Dataset records
--- --- ---
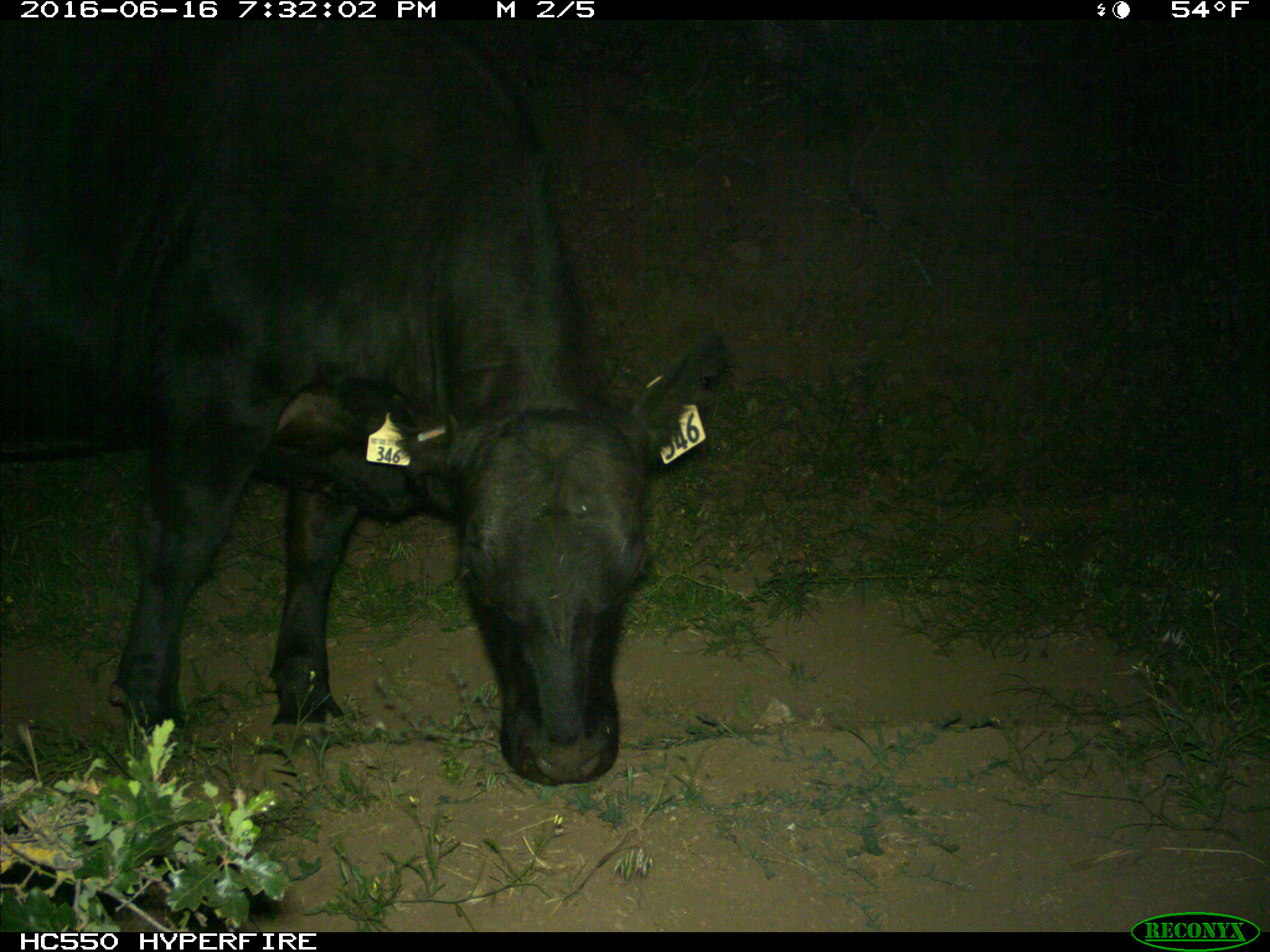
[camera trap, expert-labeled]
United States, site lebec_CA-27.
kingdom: Animalia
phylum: Chordata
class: Mammalia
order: Artiodactyla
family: Bovidae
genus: Bos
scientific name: Bos taurus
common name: domestic cow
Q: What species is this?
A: Bos taurus (domestic cow).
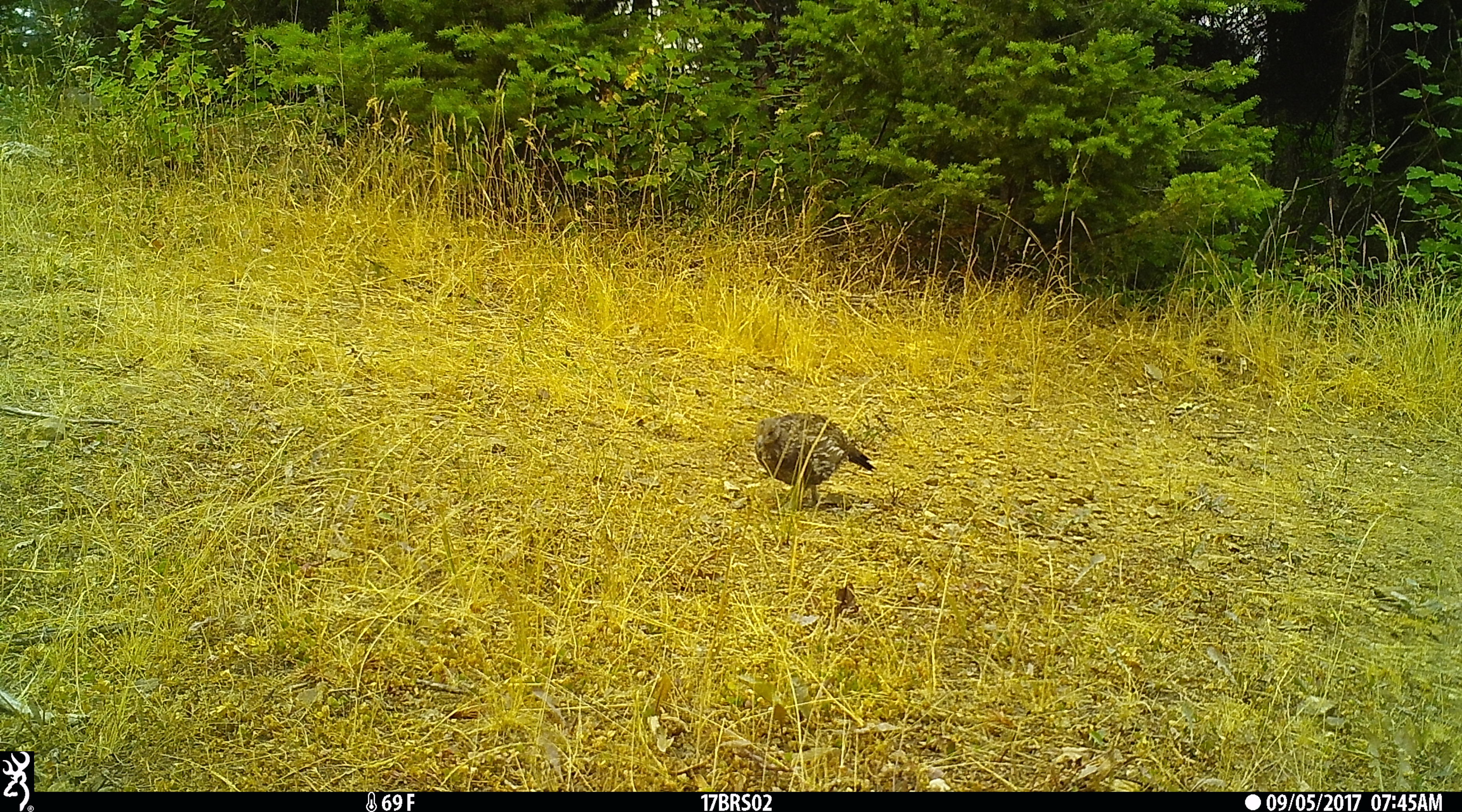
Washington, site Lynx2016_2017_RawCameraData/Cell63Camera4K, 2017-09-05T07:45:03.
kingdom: Animalia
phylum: Chordata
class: Aves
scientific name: Aves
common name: birds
Aves (birds). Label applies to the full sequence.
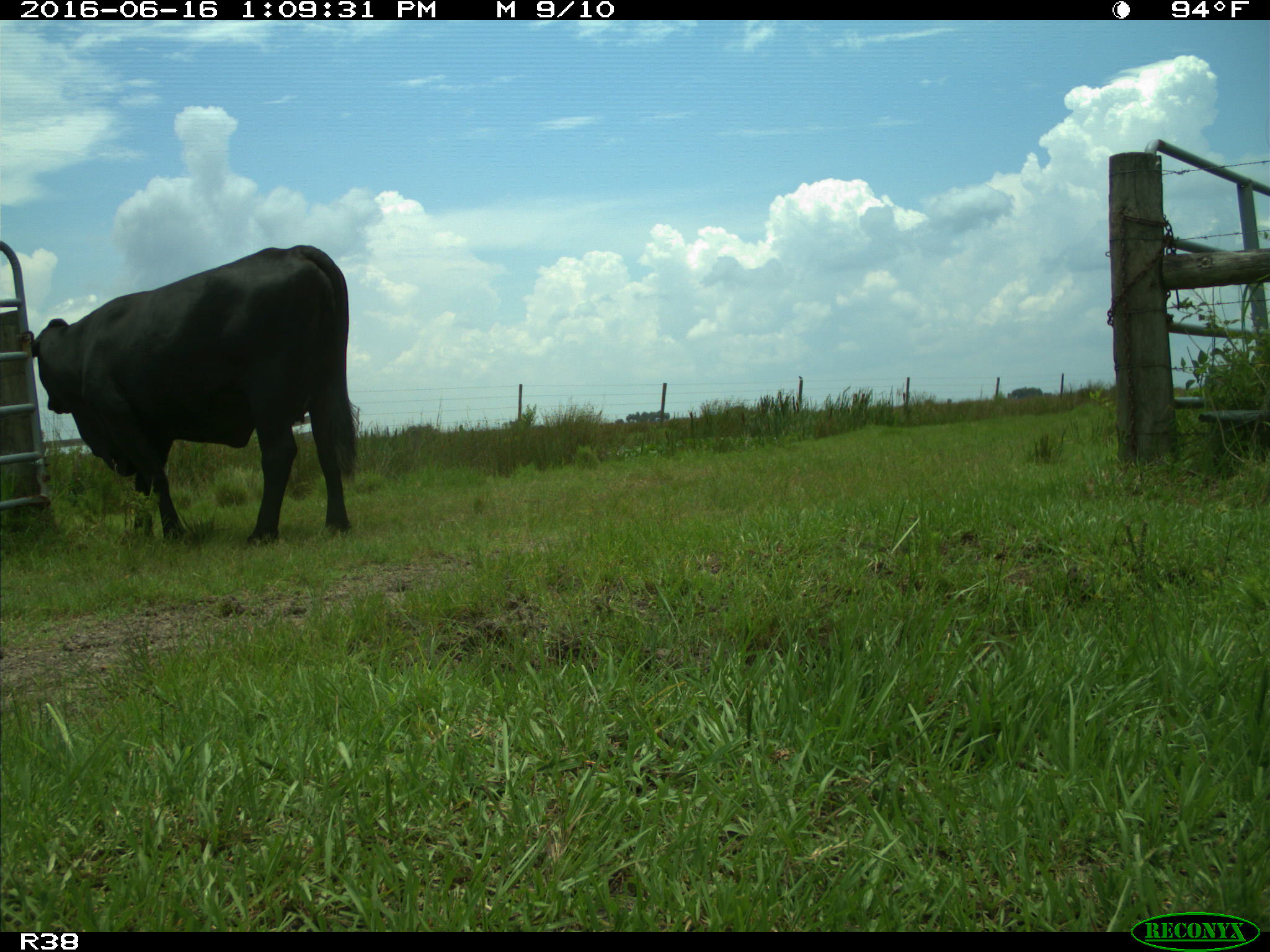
--- --- ---
About this task
Write out an exact reproduction of the lines from the line that holds "Q: What species is this?" to the bottom of the listing above, both ends included. Exclude pictures.

Answer box
Q: What species is this?
A: Bos taurus (domestic cow).
Washington, site Lynx2016_2017_RawCameraData/Cell63Camera4K, 2017-09-05T07:45:03.
kingdom: Animalia
phylum: Chordata
class: Aves
scientific name: Aves
common name: birds
Aves (birds). Label applies to the full sequence.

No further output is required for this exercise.